Back in February I wrote about a love sonnet by Elizabeth Barrett Browning. Today, I’m analyzing a poem by her husband, Robert Browning, who was also a famous poet. The poem is called “Prospice,” which is a Latin term meaning to examine the future, or look toward the future. The title is fitting for the poem, which is the author’s conceptualization of death. Browning views death as the final battle in life, but it is a challenge he accepts fully.
He opens the poem with the question, “Fear death?” (1) as if to mock the typical fright that people associate with it. He describes a kind of storm that leads him to this final event in life: “When the snows begin, and the blasts denote/I am nearing the place…the post of the foe” (2-3). Though Browning refers to death as “the foe,” he does so in order to, once again, portray the common misconception most people have concerning death. Browning continues this metaphor with the lines, “Where he stands, the Arch Fear in a visible form,/Yet the strong man must go” (4). By capitalizing “Arch Fear,” the poet personifies death as “a visible form,” something concrete and real. However, Browning is ready to face him, for “the strong man must go.”
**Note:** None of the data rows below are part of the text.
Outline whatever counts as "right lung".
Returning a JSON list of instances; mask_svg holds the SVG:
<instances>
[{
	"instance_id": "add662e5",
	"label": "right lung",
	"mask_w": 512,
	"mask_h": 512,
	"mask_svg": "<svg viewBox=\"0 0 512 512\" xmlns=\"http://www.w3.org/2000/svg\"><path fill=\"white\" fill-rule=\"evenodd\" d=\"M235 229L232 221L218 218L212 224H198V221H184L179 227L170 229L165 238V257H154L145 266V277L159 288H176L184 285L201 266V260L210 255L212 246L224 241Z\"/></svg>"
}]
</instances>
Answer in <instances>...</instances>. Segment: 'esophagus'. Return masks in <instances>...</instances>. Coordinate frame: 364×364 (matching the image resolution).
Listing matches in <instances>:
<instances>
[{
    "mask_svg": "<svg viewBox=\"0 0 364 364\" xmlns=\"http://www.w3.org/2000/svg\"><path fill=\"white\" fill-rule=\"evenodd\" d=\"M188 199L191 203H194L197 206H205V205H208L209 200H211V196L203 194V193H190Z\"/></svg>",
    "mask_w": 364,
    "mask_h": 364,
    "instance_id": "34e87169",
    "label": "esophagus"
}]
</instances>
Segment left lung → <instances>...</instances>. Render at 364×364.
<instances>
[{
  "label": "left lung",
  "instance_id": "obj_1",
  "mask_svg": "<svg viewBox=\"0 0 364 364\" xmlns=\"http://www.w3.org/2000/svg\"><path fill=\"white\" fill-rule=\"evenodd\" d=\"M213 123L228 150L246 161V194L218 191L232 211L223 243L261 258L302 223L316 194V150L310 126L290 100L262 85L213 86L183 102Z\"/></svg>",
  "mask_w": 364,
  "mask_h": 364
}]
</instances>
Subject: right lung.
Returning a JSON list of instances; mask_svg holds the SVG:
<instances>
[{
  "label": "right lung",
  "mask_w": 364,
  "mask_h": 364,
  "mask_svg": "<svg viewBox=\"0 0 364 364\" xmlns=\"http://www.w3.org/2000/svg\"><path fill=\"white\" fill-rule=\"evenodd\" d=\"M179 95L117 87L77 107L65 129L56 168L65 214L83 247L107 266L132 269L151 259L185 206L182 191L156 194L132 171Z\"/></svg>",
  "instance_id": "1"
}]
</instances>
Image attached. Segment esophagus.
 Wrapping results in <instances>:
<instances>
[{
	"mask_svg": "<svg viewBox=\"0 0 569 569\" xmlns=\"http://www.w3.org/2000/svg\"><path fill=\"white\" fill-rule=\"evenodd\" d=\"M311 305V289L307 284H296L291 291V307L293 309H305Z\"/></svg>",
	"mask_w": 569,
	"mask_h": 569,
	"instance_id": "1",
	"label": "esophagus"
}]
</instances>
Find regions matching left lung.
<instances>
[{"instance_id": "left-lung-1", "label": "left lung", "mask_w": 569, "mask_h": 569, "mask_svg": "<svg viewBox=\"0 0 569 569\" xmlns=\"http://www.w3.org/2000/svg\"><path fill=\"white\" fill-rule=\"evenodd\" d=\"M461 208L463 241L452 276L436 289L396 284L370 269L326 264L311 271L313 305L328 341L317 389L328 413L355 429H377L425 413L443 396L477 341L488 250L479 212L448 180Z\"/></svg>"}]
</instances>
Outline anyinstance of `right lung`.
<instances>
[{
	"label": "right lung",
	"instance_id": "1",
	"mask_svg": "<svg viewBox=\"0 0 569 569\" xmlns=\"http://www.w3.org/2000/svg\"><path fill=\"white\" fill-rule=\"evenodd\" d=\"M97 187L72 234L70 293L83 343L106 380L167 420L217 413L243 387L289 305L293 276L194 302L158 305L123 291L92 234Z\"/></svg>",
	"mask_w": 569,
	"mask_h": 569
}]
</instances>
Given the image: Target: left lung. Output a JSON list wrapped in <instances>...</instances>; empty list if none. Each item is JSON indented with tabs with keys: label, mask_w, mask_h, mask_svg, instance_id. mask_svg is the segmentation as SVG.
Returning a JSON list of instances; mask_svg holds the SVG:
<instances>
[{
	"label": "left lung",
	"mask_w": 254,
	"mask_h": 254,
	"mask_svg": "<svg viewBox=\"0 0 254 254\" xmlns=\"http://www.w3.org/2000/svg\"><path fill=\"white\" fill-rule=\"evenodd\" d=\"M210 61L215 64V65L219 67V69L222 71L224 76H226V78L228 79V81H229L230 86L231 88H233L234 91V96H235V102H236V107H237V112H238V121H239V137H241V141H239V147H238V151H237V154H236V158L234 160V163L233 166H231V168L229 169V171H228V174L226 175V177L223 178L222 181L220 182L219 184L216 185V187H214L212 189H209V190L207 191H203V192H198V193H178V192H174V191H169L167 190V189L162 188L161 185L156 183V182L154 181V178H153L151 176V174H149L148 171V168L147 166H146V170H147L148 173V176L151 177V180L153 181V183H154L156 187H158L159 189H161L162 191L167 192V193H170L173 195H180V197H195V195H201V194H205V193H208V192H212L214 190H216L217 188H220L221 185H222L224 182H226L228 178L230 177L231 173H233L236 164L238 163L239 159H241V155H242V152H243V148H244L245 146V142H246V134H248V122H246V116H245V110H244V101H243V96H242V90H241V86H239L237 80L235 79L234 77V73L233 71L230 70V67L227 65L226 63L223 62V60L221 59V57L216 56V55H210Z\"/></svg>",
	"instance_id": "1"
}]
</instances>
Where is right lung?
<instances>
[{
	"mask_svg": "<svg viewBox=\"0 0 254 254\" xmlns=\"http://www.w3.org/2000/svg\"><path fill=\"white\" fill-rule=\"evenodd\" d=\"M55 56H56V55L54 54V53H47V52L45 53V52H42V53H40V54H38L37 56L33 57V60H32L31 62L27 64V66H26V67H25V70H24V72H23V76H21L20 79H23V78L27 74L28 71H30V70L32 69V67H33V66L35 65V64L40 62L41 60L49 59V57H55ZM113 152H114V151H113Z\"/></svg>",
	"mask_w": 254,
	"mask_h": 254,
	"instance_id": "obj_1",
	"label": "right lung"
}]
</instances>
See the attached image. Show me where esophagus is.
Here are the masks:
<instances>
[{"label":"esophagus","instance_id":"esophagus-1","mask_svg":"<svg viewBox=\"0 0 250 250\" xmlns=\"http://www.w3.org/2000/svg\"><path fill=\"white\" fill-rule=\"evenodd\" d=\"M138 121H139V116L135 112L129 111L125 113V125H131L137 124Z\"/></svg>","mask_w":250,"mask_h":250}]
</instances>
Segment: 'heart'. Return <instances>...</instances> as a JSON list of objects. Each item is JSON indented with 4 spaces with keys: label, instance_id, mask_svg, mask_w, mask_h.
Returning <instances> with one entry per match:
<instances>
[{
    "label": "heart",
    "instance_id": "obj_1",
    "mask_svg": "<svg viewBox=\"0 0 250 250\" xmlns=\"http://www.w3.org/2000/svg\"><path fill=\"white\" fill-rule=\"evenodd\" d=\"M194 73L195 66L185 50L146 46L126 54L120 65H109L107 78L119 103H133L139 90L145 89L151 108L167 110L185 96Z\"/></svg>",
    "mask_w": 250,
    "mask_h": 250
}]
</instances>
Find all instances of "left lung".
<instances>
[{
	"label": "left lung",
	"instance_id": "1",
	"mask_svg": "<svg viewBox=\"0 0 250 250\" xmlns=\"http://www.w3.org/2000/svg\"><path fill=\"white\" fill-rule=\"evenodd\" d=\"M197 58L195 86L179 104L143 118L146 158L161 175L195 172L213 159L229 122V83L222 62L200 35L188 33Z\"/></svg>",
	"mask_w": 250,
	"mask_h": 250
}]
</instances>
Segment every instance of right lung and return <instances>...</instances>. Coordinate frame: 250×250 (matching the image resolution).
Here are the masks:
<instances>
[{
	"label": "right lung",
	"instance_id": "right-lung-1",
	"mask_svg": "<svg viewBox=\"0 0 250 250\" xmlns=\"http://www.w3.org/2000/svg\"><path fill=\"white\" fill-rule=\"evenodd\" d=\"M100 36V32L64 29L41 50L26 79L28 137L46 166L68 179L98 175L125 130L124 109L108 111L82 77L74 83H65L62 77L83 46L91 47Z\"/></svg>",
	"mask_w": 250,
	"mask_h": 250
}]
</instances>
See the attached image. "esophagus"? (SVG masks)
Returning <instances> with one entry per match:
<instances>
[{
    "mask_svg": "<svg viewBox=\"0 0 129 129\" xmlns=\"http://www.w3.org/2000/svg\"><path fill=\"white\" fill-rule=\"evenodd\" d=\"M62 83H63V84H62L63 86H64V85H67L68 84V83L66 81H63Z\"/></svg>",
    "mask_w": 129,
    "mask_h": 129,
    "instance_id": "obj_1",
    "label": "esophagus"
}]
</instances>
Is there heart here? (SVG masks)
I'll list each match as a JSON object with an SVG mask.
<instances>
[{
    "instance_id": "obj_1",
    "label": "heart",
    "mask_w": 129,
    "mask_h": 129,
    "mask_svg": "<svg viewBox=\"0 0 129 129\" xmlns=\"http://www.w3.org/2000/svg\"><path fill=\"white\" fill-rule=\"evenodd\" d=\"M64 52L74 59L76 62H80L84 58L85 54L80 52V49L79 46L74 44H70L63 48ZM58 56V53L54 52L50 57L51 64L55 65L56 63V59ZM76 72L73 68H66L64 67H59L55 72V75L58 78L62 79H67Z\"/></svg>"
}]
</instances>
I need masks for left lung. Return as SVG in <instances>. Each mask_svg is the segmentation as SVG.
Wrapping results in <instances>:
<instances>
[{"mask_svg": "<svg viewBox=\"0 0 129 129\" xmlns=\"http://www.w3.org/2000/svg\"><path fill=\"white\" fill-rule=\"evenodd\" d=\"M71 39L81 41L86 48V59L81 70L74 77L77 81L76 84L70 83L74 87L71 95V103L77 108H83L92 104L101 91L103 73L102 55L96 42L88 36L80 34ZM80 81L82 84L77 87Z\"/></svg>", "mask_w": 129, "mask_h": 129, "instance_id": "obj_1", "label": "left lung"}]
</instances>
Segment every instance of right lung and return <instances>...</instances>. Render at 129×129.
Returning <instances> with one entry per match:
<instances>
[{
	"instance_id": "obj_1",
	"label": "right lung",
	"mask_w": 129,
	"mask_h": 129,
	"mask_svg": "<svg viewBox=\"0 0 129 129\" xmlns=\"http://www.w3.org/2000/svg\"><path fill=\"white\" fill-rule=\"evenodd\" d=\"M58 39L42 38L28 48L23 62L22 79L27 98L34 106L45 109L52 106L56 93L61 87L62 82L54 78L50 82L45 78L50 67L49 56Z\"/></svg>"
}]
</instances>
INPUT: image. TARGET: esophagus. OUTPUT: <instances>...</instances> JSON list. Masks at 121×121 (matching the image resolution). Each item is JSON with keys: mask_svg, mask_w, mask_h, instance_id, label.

Robert Browning paints death as a glorious battle that transpires after we have conquered life: “For the journey is done and the summit attained…Though a battle’s to fight ere the guerdon be gained” (5-6). “Guerdon” means “reward,” and thus we must triumph over death in order to achieve our final peace. Browning is more than willing to take this on: “I was ever a fighter, so—one fight more,/The best and the last!” (7). Death is the “best” fight, because it gives us the highest recompense. Browning elaborates on his excitement:
I would hate that death bandaged my eyes, and forbore,
And bade me creep past.
No! let me taste the whole of it, fare like my peers
The heroes of old (8-9)
The author doesn’t want death to merely let him past; he is eager to fight, wants to “taste the whole of it,” because it means he will enjoy his victory that much more. He wants to be like “the heroes of old.” Browning explains this, stating, “For sudden the worst turns the best to the brave” (11). In an instant, the terrifying prospect that is death is over, and leads to “the best,” the afterlife, for those that are willing to face death. Because, as Browning says, the end result is something worth fighting for. He imagines it as reuniting with his wife, who has passed away:
…the elements’ rage…Shall change, shall become first a peace out of pain,
Then a light, then thy breast,
O thou soul of my soul! I shall clasp thee again,
And with God be the rest! (12-14)
All the tumult that surrounds the battle with death soon “change[s],” evolving into a “peace,” then into “a light” that guides us, finally, to our loved ones. To Browning, death may be a battle, but it is one that is over quickly, and which ends with such an amazing reward that it is worth enduring.